Mercer made his calls to Mike and Kate, then went down to wait for me in the car while I briefed the district attorney. Then we drove together uptown to the Manhattan North Homicide Squad.

Mike was sitting in the lieutenant’s office, his feet on the desk. He was wearing the same clothes he’d had on the day before and was unshaved as well. He was eating an egg sandwich and greasy french fries at one o’clock in the afternoon.

“Breakfast?” Mercer asked.

“I think it’s yesterday’s dinner. We didn’t spend much time aboveground. It was a long night with Teddy O’Malley nosing around the water tunnel and a few other sandhog holes.” Mike stuck a finger in his ear and wiggled it around. “I can’t get that sound of dripping water out of my head. And I was just about to go home for a while when you called.”

“Go ahead, then. Mercer and I can handle this.”

“If I remember correctly, you and Trish Quillian didn’t exactly bond when you met. I’ll run this one my way.”

He was more likely to have success with her than I was. “Are you going to tell her about Bex? About the baby?”

Mike looked at Mercer. “I don’t think so. Not yet. I’m not looking to fuel her up with information. I want to see what she gives us.”

Mercer nodded in agreement.

“Maybe this is what old Phinneas Baylor meant about Trish. About saying she should dig for the bones in her own backyard. Maybe these are the bones he meant.”

“You have anything to hit her with?”

Mike wiped his hands on his chinos and reached for papers on the desk. “From the phone company. Our boy Brendan finally called his sister after his shooting spree on Tuesday. Here’s the incoming right here on the dump of her phone.”

“What’s that worth?” I asked. “From a booth? From what location?”

“Not so lucky. He called from the cell phone of the guy he carjacked. Only used it once, best I can tell. May have thrown it away after that. But this clocks him in for four and a half minutes with his baby sister. We can start there.”

“Is Trish here?”

“Yeah. Across the hall in the captain’s office. Roast beef on rye with a root beer. I don’t think she’s eaten in a week. Two of the guys picked her up at home after Mercer called. Peterson wants a team sitting on her house full-time now in case Brendan makes a guest appearance.”
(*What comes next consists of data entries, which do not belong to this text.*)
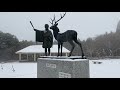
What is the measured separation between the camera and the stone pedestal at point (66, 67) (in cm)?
706

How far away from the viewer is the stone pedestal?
278 inches

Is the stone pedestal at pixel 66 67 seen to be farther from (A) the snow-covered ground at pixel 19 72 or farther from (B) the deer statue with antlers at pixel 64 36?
(A) the snow-covered ground at pixel 19 72

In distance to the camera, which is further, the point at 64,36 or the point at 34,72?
the point at 34,72

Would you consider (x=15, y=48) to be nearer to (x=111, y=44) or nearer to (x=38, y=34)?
(x=111, y=44)

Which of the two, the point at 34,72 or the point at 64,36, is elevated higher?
the point at 64,36

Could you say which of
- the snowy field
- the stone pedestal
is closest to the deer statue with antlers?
the stone pedestal

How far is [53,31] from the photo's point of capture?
28.9 feet

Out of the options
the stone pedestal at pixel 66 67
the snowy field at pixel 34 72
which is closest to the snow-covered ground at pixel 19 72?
the snowy field at pixel 34 72

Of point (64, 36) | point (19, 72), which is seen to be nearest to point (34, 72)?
point (19, 72)

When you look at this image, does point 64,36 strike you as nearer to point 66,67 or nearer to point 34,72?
point 66,67

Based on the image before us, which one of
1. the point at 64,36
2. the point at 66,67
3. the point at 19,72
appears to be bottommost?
the point at 19,72

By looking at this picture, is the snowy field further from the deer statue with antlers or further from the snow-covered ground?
the deer statue with antlers

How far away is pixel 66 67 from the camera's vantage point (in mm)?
7281

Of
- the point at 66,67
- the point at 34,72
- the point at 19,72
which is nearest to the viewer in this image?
the point at 66,67
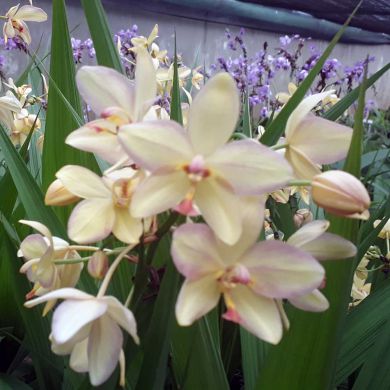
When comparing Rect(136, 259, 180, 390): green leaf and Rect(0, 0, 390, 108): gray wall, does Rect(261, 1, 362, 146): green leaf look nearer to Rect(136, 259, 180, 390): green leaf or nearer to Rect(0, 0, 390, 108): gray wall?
Rect(136, 259, 180, 390): green leaf

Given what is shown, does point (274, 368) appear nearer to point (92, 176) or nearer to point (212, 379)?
point (212, 379)

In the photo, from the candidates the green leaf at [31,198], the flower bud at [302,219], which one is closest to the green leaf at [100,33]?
the green leaf at [31,198]

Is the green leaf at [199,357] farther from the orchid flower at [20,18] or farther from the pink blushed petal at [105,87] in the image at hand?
the orchid flower at [20,18]

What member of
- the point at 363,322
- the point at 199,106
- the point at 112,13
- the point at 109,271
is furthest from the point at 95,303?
the point at 112,13

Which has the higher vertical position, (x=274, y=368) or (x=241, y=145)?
(x=241, y=145)

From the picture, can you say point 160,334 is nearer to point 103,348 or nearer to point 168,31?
point 103,348

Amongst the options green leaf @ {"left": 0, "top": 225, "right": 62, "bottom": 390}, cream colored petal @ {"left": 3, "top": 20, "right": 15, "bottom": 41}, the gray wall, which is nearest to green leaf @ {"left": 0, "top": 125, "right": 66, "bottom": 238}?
green leaf @ {"left": 0, "top": 225, "right": 62, "bottom": 390}
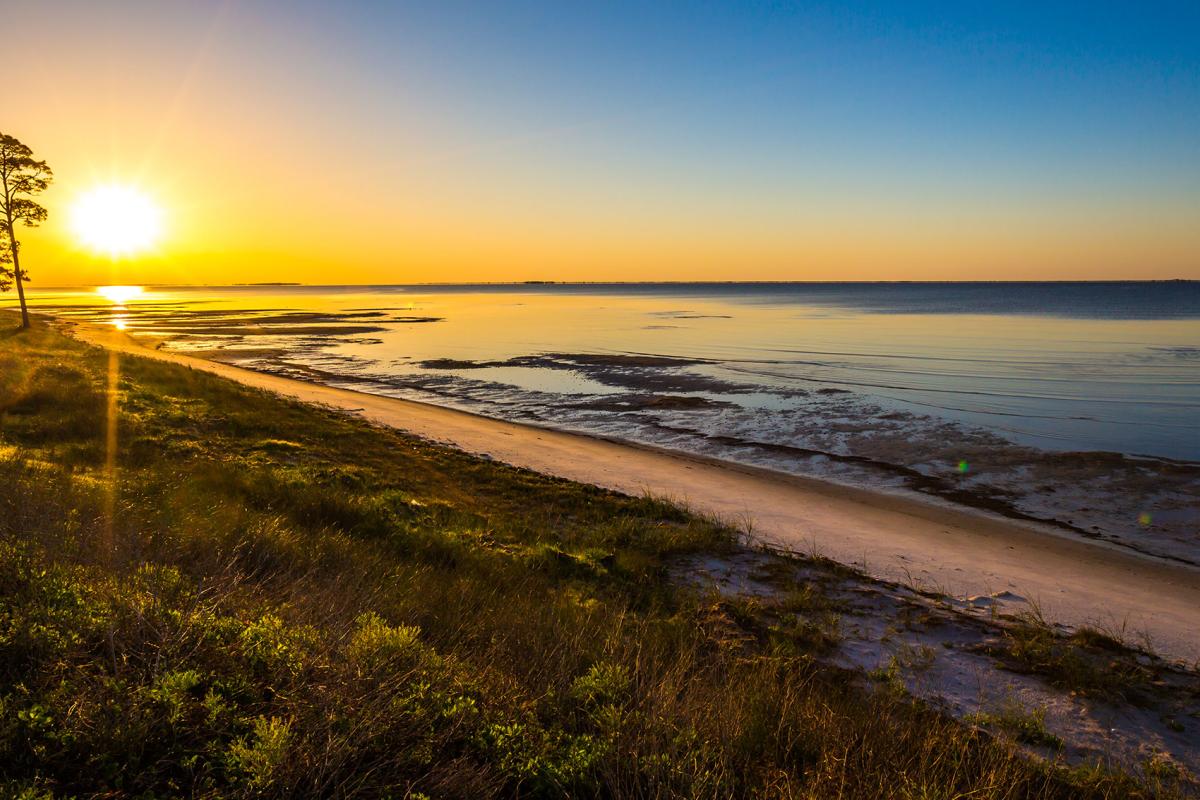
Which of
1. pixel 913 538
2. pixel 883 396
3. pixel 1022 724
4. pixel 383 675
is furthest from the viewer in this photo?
pixel 883 396

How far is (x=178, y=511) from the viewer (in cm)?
830

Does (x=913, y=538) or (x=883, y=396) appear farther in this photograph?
(x=883, y=396)

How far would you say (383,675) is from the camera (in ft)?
14.5

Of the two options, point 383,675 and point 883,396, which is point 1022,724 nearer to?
point 383,675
I waited for Mike to finish eating. Mercer left the room and came back with our vending-machine lunch. A choice of entrées — M&M’s, red licorice Twizzlers, or a Milky Way — and a soda for each of us.

“Kate Meade seals the deal. Very sentimental type. Saved an album with photographs of the wedding party and letters Amanda wrote on her honeymoon. There’s a snapshot of Amanda and Brendan at the Trevi Fountain, with a date stamp on the back. All in sequence with the rest of their travels. Get Brendan Quillian out of your brain, Ms. Cooper. He didn’t kill Rebecca Hassett.”

Mike rolled up his empty bag and tossed it in the garbage. “Why don’t you come with me, Mercer? Alex, you can watch through the one-way mirror. Better you don’t set Trish off, okay?”

“She’s all yours, Detective.”

I took my soda and went off into the room adjacent to the one they would use for the interview. A few minutes later, Mike opened the door for Trish Quillian, who looked nervously around the small, bare rectangular space before sitting down and resting her elbows on the table. She was wearing a black polyester track suit that zipped up the front and clung to her thin frame.